Reference Manual: DSL bs
This class implements a Bayesian search learning procedure that uses random restarts.
Methods
- DSL_bs()
Constructor for the class DSL_bs. The constructor creates the object with the default values of the parameters. The parameters, which are public members of the object are:
• int maxParents Used to limit the maximum number of parents a node can have. Setting this too high may cause memory problems.
• int nrIteration Sets the number of searches (and indirectly, the number of random restarts) the algorithm performs.
• double priorLinkProbability Defines a prior for existence of an arc between two nodes. This prior probability is used for all possible arcs. Setting a low probability will create a (prior) bias towards finding more sparse networks, setting a high probability will create a bias towards more sparse networks.
• int priorSampleSize Influences the "strength" of priorLinkProbability. Bigger values of priorSampleSize increase the influence of the prior. This is more noticeable with smaller data sets.
• int maxSearchTime Used to set maximum runtime for the algorithm.
• unsigned int seed Random seed used for generating random starting points (networks) for Bayesian search.
• double linkProbability Used for the random network generator that generates the starting networks. It defines the probability of having an arc between two nodes. Setting a low probability will lead to sparser (starting) networks, setting it higher will lead to denser (starting) networks.
In the structure DSL_bkgndKnowledge bkk we have the following fields, which are used to describe background knowledge:
• IntPairVector forcedArcs, vector of pairs of indices (parent, child) denoting arcs that will be present in the graphical structure. Variables indices correspond to the indices of the DSL_dataset.
• IntPairVector forbiddenArcs, vector of pairs of indices (parent, child) denoting arcs that will be absent in the graphical structure. Variables indices correspond to the indices of the DSL_dataset.
• IntPairVector tiers, vector of pairs, where integers in the pair mean (variable, tier number). Tier numbers start from 1. Variables indices correspond to the indices of the DSL_dataset.

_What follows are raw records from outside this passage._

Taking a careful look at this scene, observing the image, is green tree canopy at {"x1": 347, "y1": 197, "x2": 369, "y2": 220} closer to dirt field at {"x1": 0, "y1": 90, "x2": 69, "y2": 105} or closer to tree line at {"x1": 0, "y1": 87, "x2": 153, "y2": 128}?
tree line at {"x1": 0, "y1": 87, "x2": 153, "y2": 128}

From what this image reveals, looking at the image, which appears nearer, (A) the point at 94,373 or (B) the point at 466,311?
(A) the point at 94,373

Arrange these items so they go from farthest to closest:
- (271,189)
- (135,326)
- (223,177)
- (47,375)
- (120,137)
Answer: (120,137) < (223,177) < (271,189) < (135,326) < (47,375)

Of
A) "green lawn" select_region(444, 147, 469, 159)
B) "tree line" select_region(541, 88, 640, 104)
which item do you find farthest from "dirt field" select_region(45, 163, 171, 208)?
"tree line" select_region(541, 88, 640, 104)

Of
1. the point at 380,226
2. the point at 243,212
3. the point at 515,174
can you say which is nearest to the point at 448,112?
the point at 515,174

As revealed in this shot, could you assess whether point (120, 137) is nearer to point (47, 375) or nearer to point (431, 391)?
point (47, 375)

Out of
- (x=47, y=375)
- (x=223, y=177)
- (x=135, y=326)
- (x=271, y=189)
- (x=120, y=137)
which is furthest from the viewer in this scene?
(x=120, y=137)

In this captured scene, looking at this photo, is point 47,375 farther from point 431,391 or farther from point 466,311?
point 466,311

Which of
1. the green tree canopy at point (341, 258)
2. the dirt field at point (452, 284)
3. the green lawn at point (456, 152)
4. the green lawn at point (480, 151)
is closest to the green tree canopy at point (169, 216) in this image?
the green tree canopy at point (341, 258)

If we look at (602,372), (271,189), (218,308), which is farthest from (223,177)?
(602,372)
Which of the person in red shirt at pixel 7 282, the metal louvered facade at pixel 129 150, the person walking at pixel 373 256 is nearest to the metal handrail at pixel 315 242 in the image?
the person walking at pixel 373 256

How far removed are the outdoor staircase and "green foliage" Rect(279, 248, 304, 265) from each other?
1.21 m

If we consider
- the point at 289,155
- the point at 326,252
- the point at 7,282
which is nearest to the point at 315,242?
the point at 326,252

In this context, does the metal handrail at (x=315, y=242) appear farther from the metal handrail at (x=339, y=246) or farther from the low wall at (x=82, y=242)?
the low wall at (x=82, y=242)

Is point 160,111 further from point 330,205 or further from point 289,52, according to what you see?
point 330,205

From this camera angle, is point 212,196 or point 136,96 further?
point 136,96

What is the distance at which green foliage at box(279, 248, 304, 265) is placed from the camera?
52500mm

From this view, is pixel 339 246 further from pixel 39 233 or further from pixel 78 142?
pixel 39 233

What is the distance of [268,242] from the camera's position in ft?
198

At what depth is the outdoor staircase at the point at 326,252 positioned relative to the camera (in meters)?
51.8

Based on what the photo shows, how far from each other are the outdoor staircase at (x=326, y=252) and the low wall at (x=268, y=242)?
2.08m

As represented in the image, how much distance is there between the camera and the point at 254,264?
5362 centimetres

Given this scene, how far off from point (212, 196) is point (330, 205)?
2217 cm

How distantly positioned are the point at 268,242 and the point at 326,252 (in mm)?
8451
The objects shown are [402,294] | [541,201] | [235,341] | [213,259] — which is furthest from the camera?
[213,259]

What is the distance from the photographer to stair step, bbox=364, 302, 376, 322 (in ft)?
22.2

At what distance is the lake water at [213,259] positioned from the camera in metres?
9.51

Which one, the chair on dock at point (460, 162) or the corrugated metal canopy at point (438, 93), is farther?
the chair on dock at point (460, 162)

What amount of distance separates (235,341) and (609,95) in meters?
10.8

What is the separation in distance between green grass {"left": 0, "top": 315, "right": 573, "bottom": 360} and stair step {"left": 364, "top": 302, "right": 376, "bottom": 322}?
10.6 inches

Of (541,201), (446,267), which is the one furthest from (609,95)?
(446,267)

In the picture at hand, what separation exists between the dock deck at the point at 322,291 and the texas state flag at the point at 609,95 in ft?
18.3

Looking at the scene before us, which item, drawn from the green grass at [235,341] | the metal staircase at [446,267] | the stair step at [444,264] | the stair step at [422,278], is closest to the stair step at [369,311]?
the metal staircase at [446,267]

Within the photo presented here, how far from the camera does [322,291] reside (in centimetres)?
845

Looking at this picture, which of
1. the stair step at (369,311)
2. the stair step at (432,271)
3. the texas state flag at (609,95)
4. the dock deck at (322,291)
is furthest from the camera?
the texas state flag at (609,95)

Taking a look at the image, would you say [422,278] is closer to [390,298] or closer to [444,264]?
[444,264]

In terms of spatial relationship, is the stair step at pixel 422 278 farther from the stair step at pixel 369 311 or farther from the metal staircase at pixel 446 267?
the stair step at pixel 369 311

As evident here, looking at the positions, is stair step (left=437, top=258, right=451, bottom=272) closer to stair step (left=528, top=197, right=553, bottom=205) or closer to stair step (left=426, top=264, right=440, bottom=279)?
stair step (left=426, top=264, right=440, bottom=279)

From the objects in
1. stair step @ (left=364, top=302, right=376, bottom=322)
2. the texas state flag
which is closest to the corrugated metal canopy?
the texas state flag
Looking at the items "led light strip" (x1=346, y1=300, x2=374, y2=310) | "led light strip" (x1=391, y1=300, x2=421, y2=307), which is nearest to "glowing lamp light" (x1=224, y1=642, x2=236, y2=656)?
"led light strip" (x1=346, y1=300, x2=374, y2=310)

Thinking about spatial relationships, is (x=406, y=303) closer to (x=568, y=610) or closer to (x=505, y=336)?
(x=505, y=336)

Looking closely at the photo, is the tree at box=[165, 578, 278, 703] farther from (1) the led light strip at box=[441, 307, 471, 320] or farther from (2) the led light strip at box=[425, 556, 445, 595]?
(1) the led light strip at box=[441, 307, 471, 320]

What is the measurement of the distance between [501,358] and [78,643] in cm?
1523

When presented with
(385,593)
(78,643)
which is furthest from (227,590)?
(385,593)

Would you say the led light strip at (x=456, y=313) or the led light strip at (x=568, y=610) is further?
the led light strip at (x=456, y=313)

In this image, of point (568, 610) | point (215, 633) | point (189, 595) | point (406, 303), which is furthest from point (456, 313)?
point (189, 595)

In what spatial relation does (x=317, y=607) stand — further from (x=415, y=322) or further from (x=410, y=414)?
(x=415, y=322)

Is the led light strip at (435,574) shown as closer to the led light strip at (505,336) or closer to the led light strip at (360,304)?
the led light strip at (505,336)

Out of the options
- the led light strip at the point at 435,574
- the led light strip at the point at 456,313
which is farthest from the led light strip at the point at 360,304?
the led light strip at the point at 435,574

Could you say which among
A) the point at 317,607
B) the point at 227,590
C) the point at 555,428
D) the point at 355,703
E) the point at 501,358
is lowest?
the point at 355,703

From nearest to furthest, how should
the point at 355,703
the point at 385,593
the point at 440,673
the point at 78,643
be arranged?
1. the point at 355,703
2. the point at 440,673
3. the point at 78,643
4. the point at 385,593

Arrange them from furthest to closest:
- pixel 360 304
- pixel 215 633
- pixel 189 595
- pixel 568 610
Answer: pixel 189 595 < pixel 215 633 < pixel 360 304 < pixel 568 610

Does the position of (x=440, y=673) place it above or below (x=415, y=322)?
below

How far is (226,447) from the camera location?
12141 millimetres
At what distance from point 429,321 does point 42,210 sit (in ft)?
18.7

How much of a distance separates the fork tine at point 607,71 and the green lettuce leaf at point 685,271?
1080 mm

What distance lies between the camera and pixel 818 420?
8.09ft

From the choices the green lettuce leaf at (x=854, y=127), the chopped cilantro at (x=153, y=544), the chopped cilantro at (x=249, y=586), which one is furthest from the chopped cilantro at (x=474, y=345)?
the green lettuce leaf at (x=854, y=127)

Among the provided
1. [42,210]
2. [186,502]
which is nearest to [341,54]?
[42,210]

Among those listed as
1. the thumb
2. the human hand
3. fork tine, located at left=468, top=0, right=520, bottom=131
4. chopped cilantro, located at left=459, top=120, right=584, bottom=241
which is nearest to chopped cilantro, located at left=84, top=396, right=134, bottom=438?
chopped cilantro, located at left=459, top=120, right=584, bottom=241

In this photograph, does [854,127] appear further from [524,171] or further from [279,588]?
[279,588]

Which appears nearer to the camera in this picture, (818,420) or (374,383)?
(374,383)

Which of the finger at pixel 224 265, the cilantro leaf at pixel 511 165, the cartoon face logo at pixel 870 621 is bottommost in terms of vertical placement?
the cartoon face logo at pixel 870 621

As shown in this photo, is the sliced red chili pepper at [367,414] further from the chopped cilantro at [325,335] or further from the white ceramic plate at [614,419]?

DSL_tan() sets the parameters to the following default values:
• maxParents = 5
• maxSearchTime = 0
• nrIteration = 20
• linkProbability = 0.1
• priorLinkProbability = 0.001
• priorSampleSize = 50
• seed = 0
- int Learn(DSL_dataset &data, DSL_network &net);
This method performs the actual learning procedure. The first argument is the input data set. The result of learning procedure is stored in the DSL_network, which is the second argument. The method returns DSL_OKAY if learning was successful and an error code otherwise.